Fancies at Leisure [Part I]

William Michael Rossetti

General Description

Date: 1849
Genre: bouts rimés


◦ Fredeman 145-148

◦ Fredeman, The P.R.B. Journal, 46

Scholarly Commentary


WMR said that he wrote these poems as bouts rimés in 1849 with John Everett Millais.

Along with Patmore's “Moon and Stars”, three of these poems (“Noon Rest”, “A Quiet Place”, and “A Fall of Rain”) were delivered to Tupper for the original proofs as a replacement for Cave Thomas's aborted article on “Nature”. WMR decided to include these in the second issue of The Germ in place of his blank-verse poem “The Castle”. In preparing the original three poems for publication, WMR wrote three more, also to be included among the “Fancies at Leisure”: “In Spring”, “In Summer”, and “Sheer Waste” (originally “The Far Niente”). The latter was included with the first three in the second issue, while the other two were reserved for the third issue of the magazine. WMR describes the second issue as follows: “The first three of these were written to bouts-rimes. As to No. 1, ‘Noon Rest’, I have a tolerably clear recollection that the rhymes were prescribed to me by Millais, on one of the days in 1849 when I was sitting to him for the head of Lorenzo in his first Preraphaelite picture from Keats's ‘Isabella’. No. 4, ‘Sheer Waste’ was not a bouts rimés performance. It was chiefly the outcome of an early afternoon spent lazily in Regent's Park” (“Introduction” to the 1901 facsimile reprint of The Germ, p. 22).

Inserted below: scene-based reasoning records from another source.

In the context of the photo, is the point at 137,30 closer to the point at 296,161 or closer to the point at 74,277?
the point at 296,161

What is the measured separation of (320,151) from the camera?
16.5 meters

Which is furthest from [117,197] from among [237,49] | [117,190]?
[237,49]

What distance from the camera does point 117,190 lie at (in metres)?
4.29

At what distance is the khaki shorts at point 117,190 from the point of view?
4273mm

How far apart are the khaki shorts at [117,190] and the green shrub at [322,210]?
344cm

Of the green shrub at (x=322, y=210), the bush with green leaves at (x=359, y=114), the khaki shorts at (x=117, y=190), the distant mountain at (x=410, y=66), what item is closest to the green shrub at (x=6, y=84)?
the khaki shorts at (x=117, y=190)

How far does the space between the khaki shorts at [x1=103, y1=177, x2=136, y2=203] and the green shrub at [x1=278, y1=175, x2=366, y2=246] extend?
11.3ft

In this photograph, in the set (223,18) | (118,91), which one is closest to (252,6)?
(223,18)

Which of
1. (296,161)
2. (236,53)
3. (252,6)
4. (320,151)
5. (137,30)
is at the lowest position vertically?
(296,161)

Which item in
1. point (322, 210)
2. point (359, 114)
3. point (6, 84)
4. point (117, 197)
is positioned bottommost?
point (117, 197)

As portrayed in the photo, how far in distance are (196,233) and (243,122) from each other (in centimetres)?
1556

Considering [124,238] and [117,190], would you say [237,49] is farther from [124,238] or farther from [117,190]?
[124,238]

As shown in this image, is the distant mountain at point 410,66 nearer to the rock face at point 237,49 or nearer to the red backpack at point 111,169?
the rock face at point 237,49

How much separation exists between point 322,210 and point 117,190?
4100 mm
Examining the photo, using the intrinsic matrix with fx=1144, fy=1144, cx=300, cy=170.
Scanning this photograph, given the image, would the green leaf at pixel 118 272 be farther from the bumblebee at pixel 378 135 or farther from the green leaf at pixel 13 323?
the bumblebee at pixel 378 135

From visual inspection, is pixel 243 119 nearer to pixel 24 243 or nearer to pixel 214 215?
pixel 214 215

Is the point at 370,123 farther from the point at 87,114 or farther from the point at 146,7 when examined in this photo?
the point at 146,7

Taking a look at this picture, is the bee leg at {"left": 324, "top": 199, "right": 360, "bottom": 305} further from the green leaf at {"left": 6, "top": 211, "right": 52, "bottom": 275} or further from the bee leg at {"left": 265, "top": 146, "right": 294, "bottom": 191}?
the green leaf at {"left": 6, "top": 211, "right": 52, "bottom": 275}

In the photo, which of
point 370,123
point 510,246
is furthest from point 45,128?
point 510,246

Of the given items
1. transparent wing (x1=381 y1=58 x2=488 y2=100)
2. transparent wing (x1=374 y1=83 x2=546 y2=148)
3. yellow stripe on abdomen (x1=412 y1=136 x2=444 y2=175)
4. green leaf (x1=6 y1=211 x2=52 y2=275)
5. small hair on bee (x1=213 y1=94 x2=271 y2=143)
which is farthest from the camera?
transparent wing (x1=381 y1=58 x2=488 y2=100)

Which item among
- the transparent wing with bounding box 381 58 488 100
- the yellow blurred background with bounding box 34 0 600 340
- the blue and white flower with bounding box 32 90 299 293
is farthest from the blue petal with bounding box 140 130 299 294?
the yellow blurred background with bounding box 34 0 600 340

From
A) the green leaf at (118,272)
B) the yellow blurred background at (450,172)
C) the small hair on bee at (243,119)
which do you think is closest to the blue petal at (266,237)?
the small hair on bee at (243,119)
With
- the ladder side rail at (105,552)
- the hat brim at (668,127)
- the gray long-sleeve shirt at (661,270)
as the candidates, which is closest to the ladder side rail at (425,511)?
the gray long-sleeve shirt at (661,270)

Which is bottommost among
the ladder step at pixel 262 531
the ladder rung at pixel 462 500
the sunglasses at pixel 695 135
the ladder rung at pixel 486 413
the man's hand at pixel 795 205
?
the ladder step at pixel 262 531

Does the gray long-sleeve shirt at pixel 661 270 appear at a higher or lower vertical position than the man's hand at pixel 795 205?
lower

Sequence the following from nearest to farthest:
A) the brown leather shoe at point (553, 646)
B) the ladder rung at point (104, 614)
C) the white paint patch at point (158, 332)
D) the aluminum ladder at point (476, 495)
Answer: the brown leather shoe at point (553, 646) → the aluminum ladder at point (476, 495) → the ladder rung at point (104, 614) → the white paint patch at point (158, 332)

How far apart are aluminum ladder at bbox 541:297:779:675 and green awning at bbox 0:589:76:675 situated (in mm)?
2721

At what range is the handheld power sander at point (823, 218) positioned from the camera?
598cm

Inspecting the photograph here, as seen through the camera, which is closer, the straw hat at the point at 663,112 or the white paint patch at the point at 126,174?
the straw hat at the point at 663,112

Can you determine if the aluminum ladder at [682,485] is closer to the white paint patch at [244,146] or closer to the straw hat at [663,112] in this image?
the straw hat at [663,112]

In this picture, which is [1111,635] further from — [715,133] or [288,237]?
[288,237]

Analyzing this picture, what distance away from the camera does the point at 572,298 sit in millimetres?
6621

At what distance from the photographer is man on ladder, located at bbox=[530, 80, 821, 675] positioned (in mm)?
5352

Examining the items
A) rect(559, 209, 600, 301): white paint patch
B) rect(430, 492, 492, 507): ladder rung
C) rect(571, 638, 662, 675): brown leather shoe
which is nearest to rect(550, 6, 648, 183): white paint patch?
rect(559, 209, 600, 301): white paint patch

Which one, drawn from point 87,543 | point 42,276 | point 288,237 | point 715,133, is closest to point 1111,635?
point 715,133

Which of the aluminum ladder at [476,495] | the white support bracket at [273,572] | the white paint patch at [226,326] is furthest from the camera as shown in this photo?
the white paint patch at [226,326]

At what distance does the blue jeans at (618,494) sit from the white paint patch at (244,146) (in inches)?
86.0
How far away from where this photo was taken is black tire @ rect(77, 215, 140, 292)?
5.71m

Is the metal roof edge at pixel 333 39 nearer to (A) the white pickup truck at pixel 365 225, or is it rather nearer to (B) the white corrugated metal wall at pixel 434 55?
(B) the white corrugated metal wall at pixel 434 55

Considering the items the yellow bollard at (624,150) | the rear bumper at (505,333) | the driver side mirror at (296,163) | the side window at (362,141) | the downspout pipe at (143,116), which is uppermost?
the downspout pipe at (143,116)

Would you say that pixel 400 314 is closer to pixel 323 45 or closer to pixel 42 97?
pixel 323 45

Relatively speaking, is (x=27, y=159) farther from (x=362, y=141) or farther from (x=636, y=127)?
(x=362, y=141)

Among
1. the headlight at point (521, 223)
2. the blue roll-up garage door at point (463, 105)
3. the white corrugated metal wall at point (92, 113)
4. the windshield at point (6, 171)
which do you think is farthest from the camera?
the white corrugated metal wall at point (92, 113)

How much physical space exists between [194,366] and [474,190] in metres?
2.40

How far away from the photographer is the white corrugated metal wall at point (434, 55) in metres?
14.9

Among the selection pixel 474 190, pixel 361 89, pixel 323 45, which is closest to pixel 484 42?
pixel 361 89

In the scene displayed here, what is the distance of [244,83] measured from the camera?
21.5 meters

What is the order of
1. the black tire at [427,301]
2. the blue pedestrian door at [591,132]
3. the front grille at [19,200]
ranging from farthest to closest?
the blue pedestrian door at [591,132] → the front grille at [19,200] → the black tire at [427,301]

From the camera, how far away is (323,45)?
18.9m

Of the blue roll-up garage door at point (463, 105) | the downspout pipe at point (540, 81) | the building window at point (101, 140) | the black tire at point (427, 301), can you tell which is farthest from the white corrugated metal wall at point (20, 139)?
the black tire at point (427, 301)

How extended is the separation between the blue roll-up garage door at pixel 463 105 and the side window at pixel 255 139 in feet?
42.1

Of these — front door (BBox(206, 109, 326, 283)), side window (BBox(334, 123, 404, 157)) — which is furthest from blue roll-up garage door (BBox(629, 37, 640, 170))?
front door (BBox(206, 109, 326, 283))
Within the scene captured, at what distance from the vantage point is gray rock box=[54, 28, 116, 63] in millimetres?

The whole sequence comprises nine poems. They were published, however, in two parts: four in The Germ no. 2 and five others in no. 3.

These poems are usefully compared with the series of bouts rimés sonnets that DGR composed in 1848 to rhymes set by WMR. The difference is striking. In terms of a traditional distinction made for Pre-Raphaelite work, WMR's poems are distinctly Ruskinian whereas DGR's already display a strong element of the Paterian. DGR's sonnets are gathered together by WMR in his 1911 edition at pages 263-267.

Printing History

First printed in The Germ no. 2, pages 76-78.